***** Extract provided

Project · Shipped

Vault Search

shipped
Voyage AI
ChromaDB

A semantic search CLI over my personal Obsidian vault. Built explicitly to learn embeddings, chunking strategies, vector databases, and the shape of a RAG pipeline end-to-end — the vault is just the pretext.

What it is

Vault Search is a Python CLI that answers natural-language questions against the markdown notes in my vault. "What did I decide about the portfolio site stack?" instead of grep -ri portfolio 20-projects/. It indexes markdown files into a local vector store, mirrors chunk metadata into the same SQLite database that powers my personal OS dashboard, and returns top-k semantic matches with file paths and snippets.

This is a learning-sandbox project and the page should say so plainly. The goal wasn't the world's best vault search. It was to get hands on every moving part of a RAG pipeline once, end-to-end, so the next time I meet embeddings and vector stores in a real project I'm reading code instead of reading docs.

**********
***** Supplied material

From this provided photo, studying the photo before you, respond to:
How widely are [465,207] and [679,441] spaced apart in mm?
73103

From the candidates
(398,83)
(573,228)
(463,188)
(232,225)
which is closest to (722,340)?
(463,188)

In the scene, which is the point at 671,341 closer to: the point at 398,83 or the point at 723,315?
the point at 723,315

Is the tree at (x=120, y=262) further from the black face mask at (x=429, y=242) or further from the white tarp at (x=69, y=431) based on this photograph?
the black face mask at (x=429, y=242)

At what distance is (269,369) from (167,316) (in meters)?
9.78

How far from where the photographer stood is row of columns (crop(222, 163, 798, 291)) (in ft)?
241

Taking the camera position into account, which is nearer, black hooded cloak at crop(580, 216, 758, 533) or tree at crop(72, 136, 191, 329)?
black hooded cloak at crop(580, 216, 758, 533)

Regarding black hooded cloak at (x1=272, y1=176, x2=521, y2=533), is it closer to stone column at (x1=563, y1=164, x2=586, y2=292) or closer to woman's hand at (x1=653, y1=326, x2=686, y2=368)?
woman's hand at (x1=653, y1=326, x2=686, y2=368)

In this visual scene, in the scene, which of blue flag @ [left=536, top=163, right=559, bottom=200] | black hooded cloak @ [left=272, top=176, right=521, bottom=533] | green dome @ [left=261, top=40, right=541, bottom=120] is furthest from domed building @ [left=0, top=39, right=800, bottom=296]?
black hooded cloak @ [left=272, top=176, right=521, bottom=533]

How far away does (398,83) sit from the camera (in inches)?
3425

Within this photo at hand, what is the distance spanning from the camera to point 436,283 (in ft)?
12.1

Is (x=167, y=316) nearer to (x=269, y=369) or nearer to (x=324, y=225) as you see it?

**********

_Problems to work on_.
A: In the Vault Search page, rewrite the passage that begins at "This is a learning-sandbox" and stops after "of reading docs.", changing "vector stores" to "vector databases".
B: According to the Vault Search page, into which database does the tool mirror chunk metadata?

_Results of the tasks_.
A:
This is a learning-sandbox project and the page should say so plainly. The goal wasn't the world's best vault search. It was to get hands on every moving part of a RAG pipeline once, end-to-end, so the next time I meet embeddings and vector databases in a real project I'm reading code instead of reading docs.

B: The same SQLite database that powers the personal OS dashboard.